◆ **TEXT EXTRACT**
Peter Wynford Innes Rees, Baron Rees,  (9 December 1926 – 30 November 2008) was a British Conservative politician and barrister. He was Member of Parliament (MP) for Dover and Deal from 1974 to 1983 and MP for Dover from 1970 to 1974 and 1983 to 1987.  He was Chief Secretary to the Treasury from 1983 until 1985. He was created a life peer as Baron Rees, of Goytre, in 1987.

Early life and education
Rees was born in Camberley, Surrey, the only son of Major-General Thomas Wynford Rees of the India Army, and Agatha Rosalie (née Innes). His maternal grandfather was Sir Charles Alexander Innes, Governor of British Burma from 1927 to 1932. He was educated at Stowe School. He joined the Scots Guards in 1945 and three years later continued his education at Christ Church, Oxford. In 1953, he was called to the bar by the Inner Temple. He became a QC in 1969.

Political career
At the 1964 general election Rees stood as the Conservative candidate in the safe Labour seat of Abertillery, where he won only 14% of the votes, against the 86% won by the only other candidate, Labour's Reverend Llewellyn Williams. When Williams died in 1965, Rees was the Conservative candidate in the consequent by-election, losing by a similarly large margin.

At the 1966 election, he stood in the more promising Labour-held seat of Liverpool West Derby, but lost again.

◆ **PARTS OF THE EXERCISE**
1: Translate this sentence from the biography of Peter Rees into Spanish: "He joined the Scots Guards in 1945 and three years later continued his education at Christ Church, Oxford."
2: Carry on the biography of Peter Rees from its last sentence.
The data after this point comes from a separate source.

◆ **RECORD LIST**
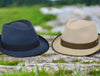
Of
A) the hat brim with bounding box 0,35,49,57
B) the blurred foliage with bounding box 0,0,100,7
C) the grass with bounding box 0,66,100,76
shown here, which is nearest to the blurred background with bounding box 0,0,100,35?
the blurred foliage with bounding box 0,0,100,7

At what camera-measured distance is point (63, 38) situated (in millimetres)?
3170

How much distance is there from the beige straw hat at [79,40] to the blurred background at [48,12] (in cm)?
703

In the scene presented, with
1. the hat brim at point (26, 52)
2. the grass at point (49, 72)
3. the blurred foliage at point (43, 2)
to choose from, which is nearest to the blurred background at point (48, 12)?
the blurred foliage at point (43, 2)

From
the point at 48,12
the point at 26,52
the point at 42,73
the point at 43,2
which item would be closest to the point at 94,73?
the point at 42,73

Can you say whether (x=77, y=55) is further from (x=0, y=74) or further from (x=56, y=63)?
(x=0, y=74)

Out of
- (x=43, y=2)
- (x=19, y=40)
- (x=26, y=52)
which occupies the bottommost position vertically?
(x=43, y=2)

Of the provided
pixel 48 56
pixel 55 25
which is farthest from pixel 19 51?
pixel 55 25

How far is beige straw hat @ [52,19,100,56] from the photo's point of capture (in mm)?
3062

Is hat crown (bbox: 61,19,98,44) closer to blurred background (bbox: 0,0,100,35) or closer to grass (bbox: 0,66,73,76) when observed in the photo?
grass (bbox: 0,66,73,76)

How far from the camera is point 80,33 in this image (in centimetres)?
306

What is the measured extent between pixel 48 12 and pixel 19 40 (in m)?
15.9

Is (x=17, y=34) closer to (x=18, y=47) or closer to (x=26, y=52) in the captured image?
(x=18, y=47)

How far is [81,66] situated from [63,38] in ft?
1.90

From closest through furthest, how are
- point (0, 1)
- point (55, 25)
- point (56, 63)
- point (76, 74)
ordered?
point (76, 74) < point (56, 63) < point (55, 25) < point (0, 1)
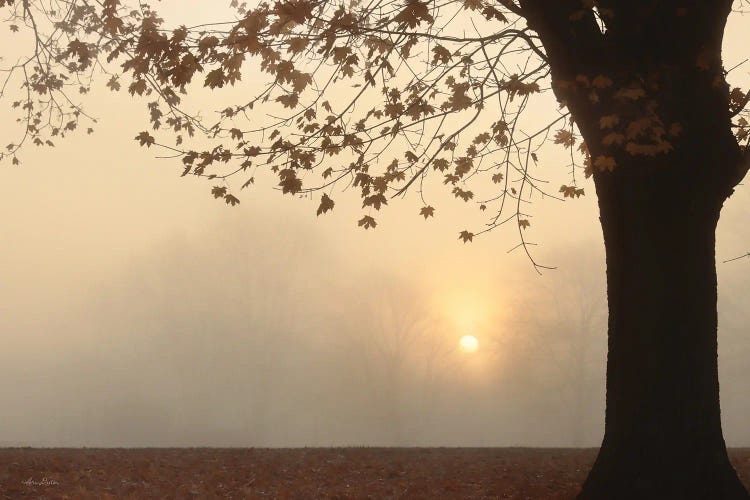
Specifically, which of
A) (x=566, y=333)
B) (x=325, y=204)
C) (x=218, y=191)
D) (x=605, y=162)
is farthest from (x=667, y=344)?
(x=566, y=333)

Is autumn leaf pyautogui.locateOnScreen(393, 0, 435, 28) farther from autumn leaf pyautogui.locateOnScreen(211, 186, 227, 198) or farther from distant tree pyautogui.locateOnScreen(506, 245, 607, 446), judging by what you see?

◆ **EXPECTED RESPONSES**
1: Se alistó en los Scots Guards en 1945 y, tres años más tarde, prosiguió sus estudios en Christ Church, Oxford.

2:
He finally entered Parliament at the 1970 general election, when he won in Dover, with a majority of 1,649 over sitting Labour MP David Ennals.

Parliament
In Edward Heath's government, he served from 1972 to 1973 as Parliamentary Private Secretary to the Solicitor General, Michael Havers.

In 1979, when the Conservative Party entered government under Margaret Thatcher, he became Minister of State at the Treasury, working to the Chancellor of the Exchequer, Geoffrey Howe, before becoming Minister for Trade in 1981.  After the 1983 UK general election he was appointed to the cabinet as Chief Secretary to the Treasury, working to the new Chancellor of the Exchequer, Nigel Lawson.  He was made Privy Counsellor the same year.

Unlike most other Chief Secretaries to the Treasury, Peter Rees never went further within the Cabinet, leaving the post in the September 1985 cabinet reshuffle.  He retired from Parliament at the 1987 general election, aged 61, and on 16 November 1987 was created a life peer as Baron Rees, of Goytre in the County of Gwent and sat in the House of Lords as a Conservative.

Personal life
In 1969, he married Anthea Peronelle Wendell, daughter of Major Hugh John Maxwell-Hyslop, and former wife of Major Jack Wendell. They had no children. Through this marriage, he was the stepfather of Anthea's daughters from her first marriage to Jac Wendell: Francesca and Serena Wendell (later the second wife of John Crichton-Stuart, 7th Marquess of Bute).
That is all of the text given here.